Sponsors, CROs Doing Better, Sites Say, But More Work Is Needed
The ability of sponsors and CROs to meet the needs of their sites has improved slightly in recent years, according to a new CenterWatch survey, but sites say they need to see more progress in almost all aspects of their working relationships.
More than 4,000 sites responding to CenterWatch’s 2019 Global Site Relationship Survey rated the performance of the sponsors and CROs they work with on 37 to 40 key attributes. The respondents gave high marks to only about half of sponsors and CROs. The biggest problem areas for both groups were contracting and budgeting, the survey shows.
Sponsors’ average “excellent” rating rose 5 percent overall from 2017 — up to 53 percent in 2019 from 48 percent. CROs’ margin of improvement was narrower — 51 percent in 2019, up from 48% in 2017.
Sponsor and CRO attributes sites named as “very important” in 2019 remained largely the same as in 2017:
- Has professional, knowledgeable and well-trained monitors/CRAs;
- Is organized and prepared;
- Provides good overall protocol design;
- Staff is easily accessible;
- Offers timely drug availability;
- Maintains open communication;
- Sets realistic project timelines;
- Is responsive to inquiries;
- Has professional medical staff in clinical operations;
- Works effectively with sponsors/CROs; and
- Provides clear study initiation visit and training.
The attribute on which sponsors scored highest is “has professional medical staff,” with 55 percent of them rated “excellent.” Sponsors scored high on four other attributes — having well-trained CRAs, maintaining open communications, offering timely drug availability, and being organized and prepared — with 53 percent of sponsors receiving ratings of “excellent” on each.
Some of the lowest scores sponsors received were related to protocols. Only 39 percent of sponsors received a rating of “excellent” for actively soliciting feedback on the protocol design as well as actively engaging patients/patient groups in protocol design.
Forty percent of sponsors were rated “excellent” for flexibility and willingness to modify protocols. And 42 percent of sponsors received an “excellent” rating for providing protocols that require minimal amendments.
Survey respondents showed the most satisfaction with CROs in the area of overall project support, with 43 percent of CROs receiving a rating of “excellent.” Still, that number is down eight percentage points from the 2017 survey.
CROs’ handling of contracts and budgets consistently has received the lowest scores in recent years, but in 2019 fell to 37 percent after receiving a small boost in 2017 (44 percent) compared to 2015 (40 percent). In the specific attributes of prompt payment, realistic payment schedules and fair overall payment amounts, slightly more than one-third of CROs, 36 percent, received “excellent” ratings.
Only 37 percent of CROs were rated “excellent” for flexibility and willingness to modify protocols and budgets. And the same percent of CROs received an “excellent” rating for providing patient recruitment planning and implementation assistance.

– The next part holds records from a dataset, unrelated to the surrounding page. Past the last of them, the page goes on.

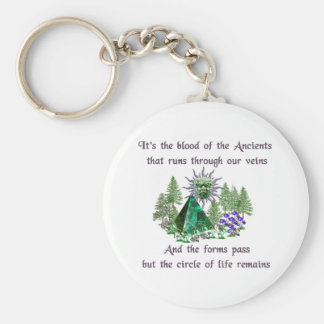 Blood Of The Ancients Basic Round Button Key Ring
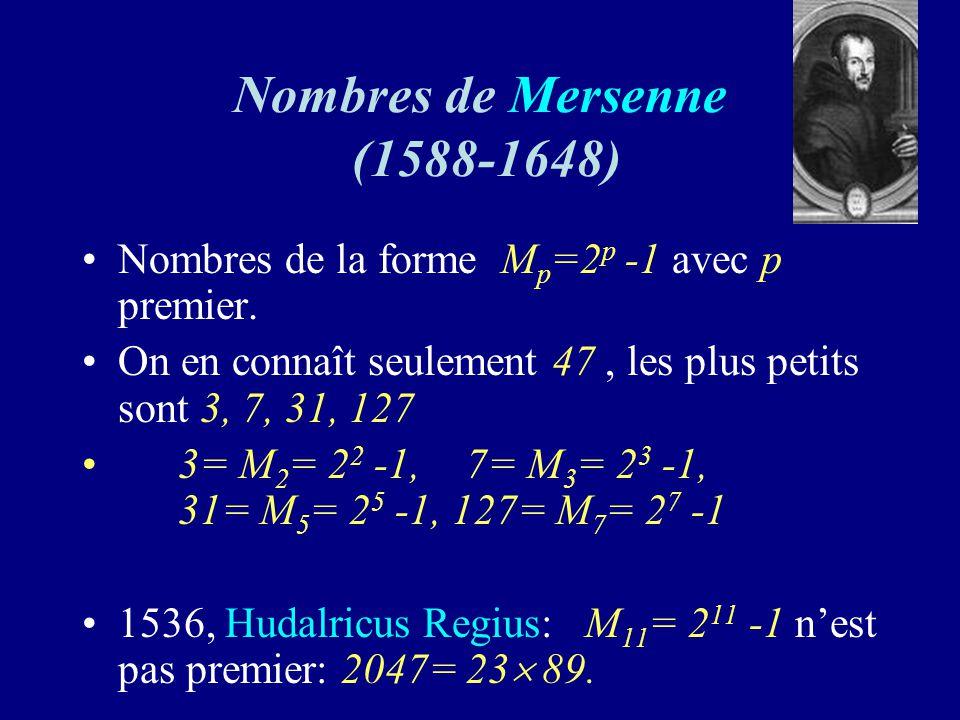Nombres de Mersenne (1588-1648) Nombres de la forme M p =2 p -1 avec p premier.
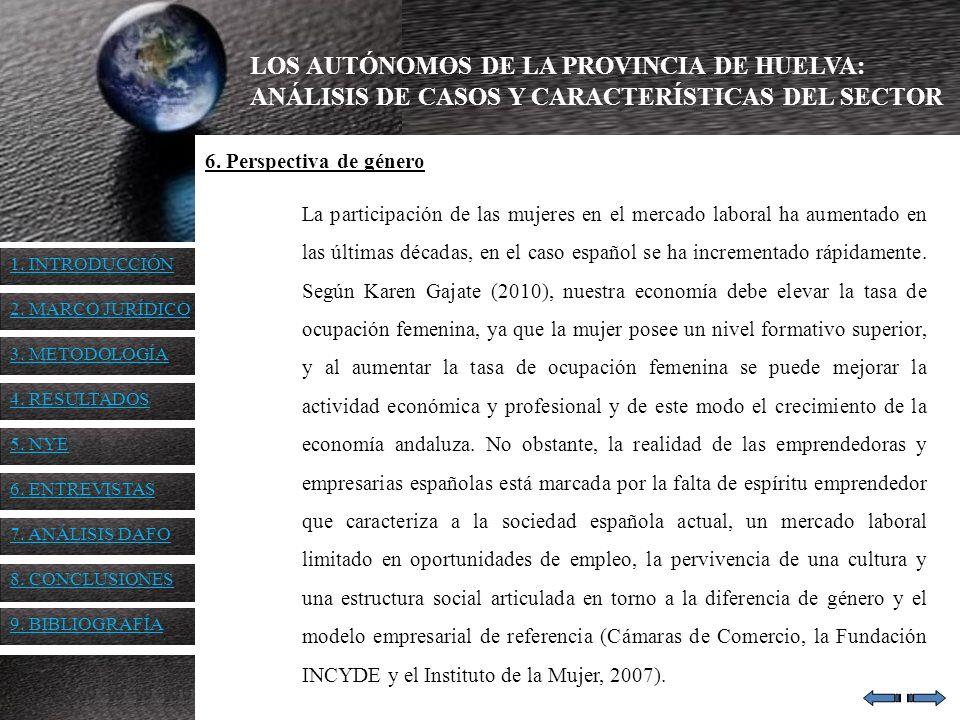 LOS AUTÓNOMOS DE LA PROVINCIA DE HUELVA: ANÁLISIS DE CASOS Y CARACTERÍSTICAS DEL SECTOR La participación de las mujeres en el mercado laboral ha aumen
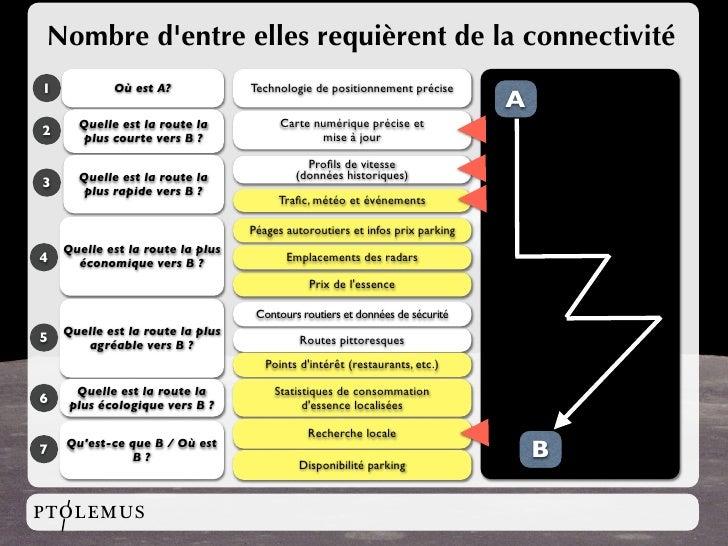 Nombre d'entre elles requièrent de la connectivité 1           Où est A?             Technologie de positionnement précise...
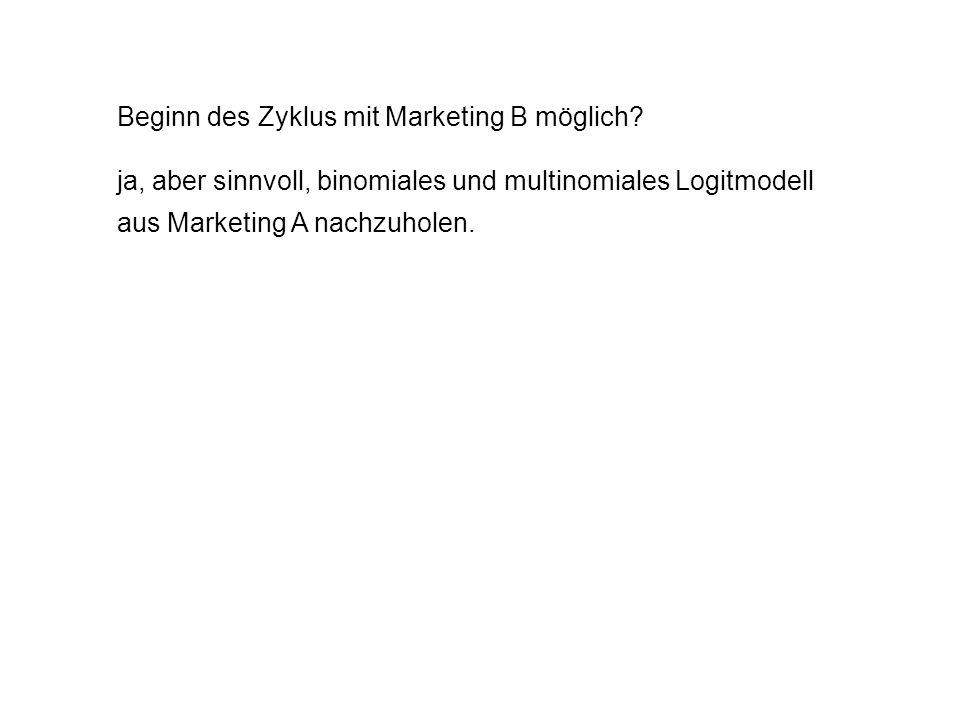 Beginn des Zyklus mit Marketing B möglich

Survey responses were submitted by investigators for 53 percent of sites, and study coordinators/nurses made up 34 percent of respondents.
Among sites responding to the survey, ratings by site type were fairly consistent, ranging from 52 percent to 59 percent of sponsors/CROs rated “excellent.” Ratings were gathered from independent research centers, private physician practices, academic medical centers, government-funded hospitals and clinics, and for-profit hospitals and clinics.

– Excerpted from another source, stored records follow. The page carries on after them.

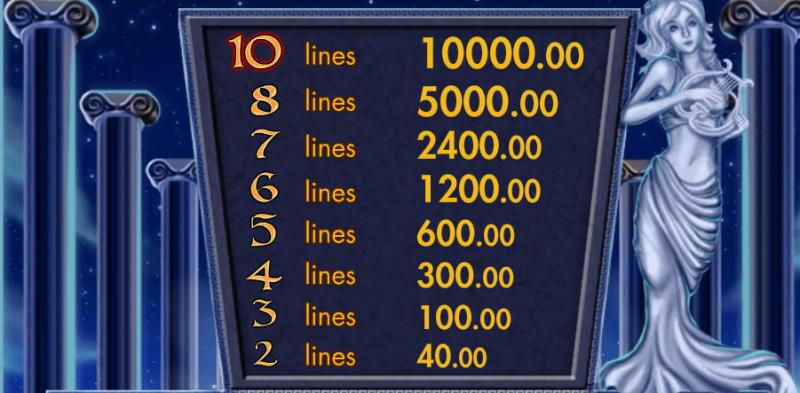 Таблица выплат слота Coin of Gods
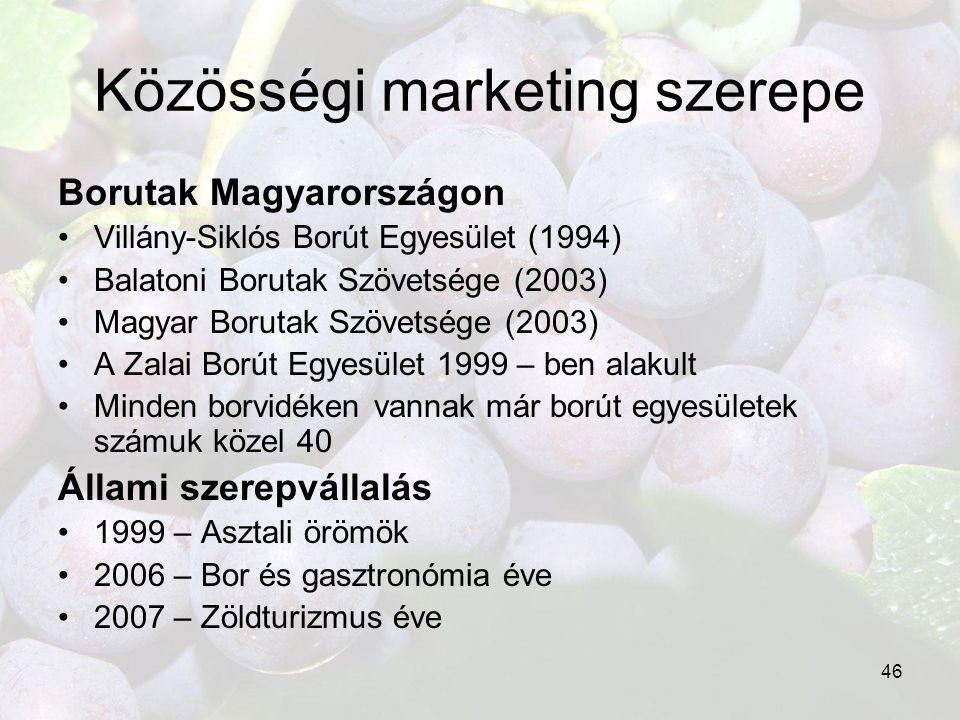 46 Közösségi marketing szerepe Borutak Magyarországon •Villány-Siklós Borút Egyesület (1994) •Balatoni Borutak Szövetsége (2003) •Magyar Borutak Szöve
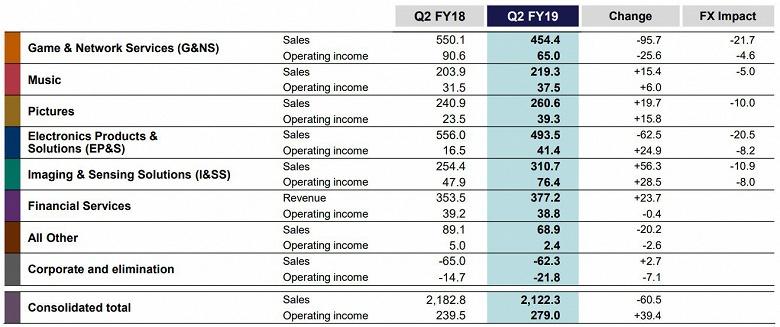 Продажи продукции Sony за год уменьшились, но чистая прибыль выросла на 9%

Independent research centers reported conducting the most industry-sponsored trials, approximately 12 per year with a total of 223 patients. For-profit hospitals followed with about nine trials per year and a total of about 118 patients. Academic medical centers conducted nine trials with a total of about 84 patients.
Looking at responses by region, sites in North America conduct about 14 trials per year with a total of almost 300 patients. In second place, African sites conduct about 10 trials per year with a total of 174 patients, edging out Asia Pacific with about nine trials and 86 patients.
European sites reported conducting about eight trials with a total of 90 patients, and South American sites about six trials with 89 patients.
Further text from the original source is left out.